Terror, Folter, ethnische Säuberungen: Der Jahresbericht von Amnesty International beschreibt eine finstere Welt. In Anbetracht dieser Schrecken liest sich die Kritik an der Schweiz eher banal: Es geht um einige wenige Ausschaffungsflüge und die Umsetzung von diversen völkerrechtskritischen Initiativen.
Die Schweiz ist ein Vorbild für zahlreiche Länder. Wir sind UNO-Sitz, viele Menschenrechtsorganisationen sind in der Schweiz. Darum ist es wichtig, dass wir die Menschenrechte bis ins kleinste Detail einhalten. Vor allem Migranten, die weltweit am meisten Menschenrechtsverletzungen ausgesetzt sind, müssen wir tadellos begegnen. Hier hat die Schweiz Verbesserungspotenzial. Auch auf der institutionellen Ebene läuft nicht alles reibungslos: Was in der Schweiz mit den diversen SVP-Initiativen abläuft, ist brandgefährlich und wird im Ausland sehr genau beobachtet.

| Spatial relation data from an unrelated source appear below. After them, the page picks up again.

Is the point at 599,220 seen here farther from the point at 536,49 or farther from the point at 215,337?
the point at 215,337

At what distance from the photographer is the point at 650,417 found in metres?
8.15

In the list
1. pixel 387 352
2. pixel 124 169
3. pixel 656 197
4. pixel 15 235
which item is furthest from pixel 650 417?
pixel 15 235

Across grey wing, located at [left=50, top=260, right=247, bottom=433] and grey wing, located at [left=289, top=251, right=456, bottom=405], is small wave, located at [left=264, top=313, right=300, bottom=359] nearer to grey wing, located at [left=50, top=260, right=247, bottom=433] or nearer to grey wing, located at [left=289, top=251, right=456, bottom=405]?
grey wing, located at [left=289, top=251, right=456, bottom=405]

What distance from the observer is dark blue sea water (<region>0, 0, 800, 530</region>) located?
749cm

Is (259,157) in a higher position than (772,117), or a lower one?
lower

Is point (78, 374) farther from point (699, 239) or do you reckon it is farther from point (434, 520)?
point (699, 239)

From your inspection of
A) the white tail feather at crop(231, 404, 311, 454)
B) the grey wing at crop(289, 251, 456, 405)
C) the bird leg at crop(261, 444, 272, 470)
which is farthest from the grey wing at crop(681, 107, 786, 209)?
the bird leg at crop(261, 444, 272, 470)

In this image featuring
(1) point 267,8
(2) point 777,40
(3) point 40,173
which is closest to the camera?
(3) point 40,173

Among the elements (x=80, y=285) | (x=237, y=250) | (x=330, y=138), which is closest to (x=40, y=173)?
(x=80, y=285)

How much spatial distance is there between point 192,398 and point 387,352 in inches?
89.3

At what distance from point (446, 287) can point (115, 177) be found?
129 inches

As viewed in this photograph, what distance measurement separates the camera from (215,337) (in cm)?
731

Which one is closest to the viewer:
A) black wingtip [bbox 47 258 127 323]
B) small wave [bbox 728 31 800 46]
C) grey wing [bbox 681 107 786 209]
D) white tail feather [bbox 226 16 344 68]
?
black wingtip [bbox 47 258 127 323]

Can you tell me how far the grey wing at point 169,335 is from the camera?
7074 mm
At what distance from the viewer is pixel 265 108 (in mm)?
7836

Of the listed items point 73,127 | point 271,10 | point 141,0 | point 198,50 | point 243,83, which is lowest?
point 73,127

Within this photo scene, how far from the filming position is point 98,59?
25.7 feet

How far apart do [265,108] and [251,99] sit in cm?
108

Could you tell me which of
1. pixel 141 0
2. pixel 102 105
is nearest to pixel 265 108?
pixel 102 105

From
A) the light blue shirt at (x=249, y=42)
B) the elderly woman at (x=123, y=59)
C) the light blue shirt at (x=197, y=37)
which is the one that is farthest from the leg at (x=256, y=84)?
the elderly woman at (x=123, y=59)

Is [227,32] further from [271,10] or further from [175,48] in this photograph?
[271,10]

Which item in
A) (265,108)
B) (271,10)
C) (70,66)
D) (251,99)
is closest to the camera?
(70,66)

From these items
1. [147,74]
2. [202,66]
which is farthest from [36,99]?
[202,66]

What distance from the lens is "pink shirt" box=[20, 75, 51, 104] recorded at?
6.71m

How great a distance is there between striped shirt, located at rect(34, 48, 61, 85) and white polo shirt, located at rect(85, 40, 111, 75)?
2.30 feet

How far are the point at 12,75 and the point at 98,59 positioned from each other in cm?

Wie hat sich die Situation in der Schweiz im vergangenen Jahr in Sachen Menschenrechte entwickelt?
Es gibt einige positive Entwicklungen, gerade im Polizeibereich. In vielen Korps sind die Menschenrechte ein intensiv diskutiertes und sehr präsentes Thema. Ich war kürzlich Gast an einer Weiterbildung für Polizeikader in der Westschweiz und konnte feststellen, dass dort die gleichen Werte vermittelt werden wie bei uns. Im Vergleich zu früher ist das ein grosser Fortschritt. Leider gibt es aber immer noch grosse Differenzen zwischen den verschiedenen Korps, was die Zwangsmassnahmen bei Ausschaffungen angeht.

An welche Korps denken Sie?
Gerade gestern habe ich die Antwort der Walliser Behörden auf die Kritik an der Fesselung eines 13-jährigen Flüchtlings noch einmal gelesen und war erneut erstaunt. Der Bub habe die Polizisten angegriffen und sei darum gefesselt worden – das war ein 13-Jähriger! Ausschaffungen sind für alle Beteiligten, auch die Polizisten, extreme Stresssituationen. Darum ist es entscheidend, dass in solchen Fällen möglichst deeskalierend gehandelt wird. Solche Fälle werden aber zum Glück immer weniger. Im Verhältnis zu früher hören wir weniger Klagen über unverhältnismässige Zwangsmassnahmen.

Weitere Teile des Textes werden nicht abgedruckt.